Thursday, November 1, 2007
Pay-Per-Diss.
In an effort to bring you more value-added experiences here, I give you Pay-Per-Diss. Any brand who wants to contact me, I will artfully, skillfully and any other ‘ly’ you can imagine, craft a rant against any of your competitors and work it into the PPD blogging network–completely anonymous on your part. Hey Pepsi® brand people, does Coke® suck? It may not but it will when I’m done blogging about it. And they’ll never know it was you who put me up to it. Why? Confidentiality agreement. Yep. I’ll sign one.

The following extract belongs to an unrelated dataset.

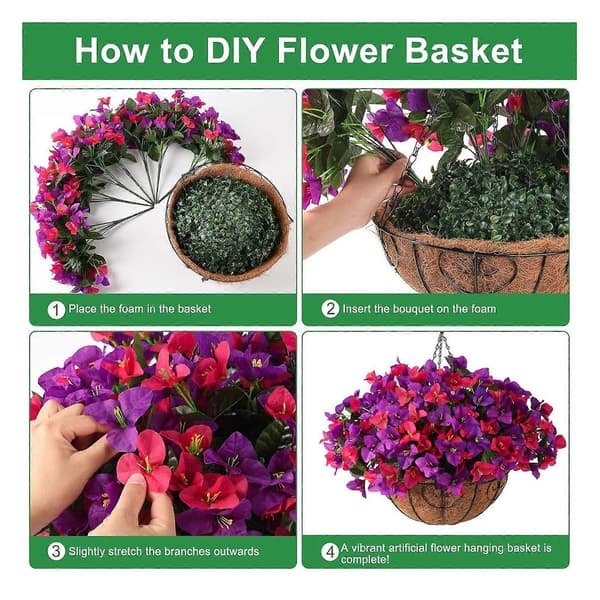 How to DIY Flower Basket

1 Place the foam in the basket

2 Insert the bouquet on the foam

3 Slightly stretch the branches outwards

4 A vibrant artificial flower hanging basket is complete!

I’ll go to jail before I crack under pressure too. (Except of course if your competition pays me more first.)
Plus, because I’m so angry all the time anyway, they won’t be able to separate the diss from the actual blogger. (They call that a win-win.) Seeing that I’m so down with old school marketing talk, what about reach and frequency you ask? (76” fingertip to fingertip and I post about 8x a day here. Worse than some, better than others.)
Seriously, what have you got to lose? Why pay reviewers in their underwear to say nice things about you or your product? A product they never used until their post went up that day. Instead, pay someone to talk trash about the competition’s. The PPD legion is many, and you will never know when they might direct their blog fury on a brand.
One email does it all. Remember, if you can’t say something nice about someone, neither will I.
Tags: Pay Per Diss
Subscribe to:
Post Comments (Atom)
3 comments:
brilliant!
Love that concept. But you better charge an arm and a leg 'cause the reputation and trademark protection lawyers will be on you ass in hurry. Seriously, I think that's a brewing battlefront. It's amazing how many so-and-sosucks.com sites vanish as soon as letters from the lawyers arrive. Even if they don't actually have a case, the deepest pockets win. EFF has some interesting pointers on this mattter.
Letters from lawyers = blog traffic.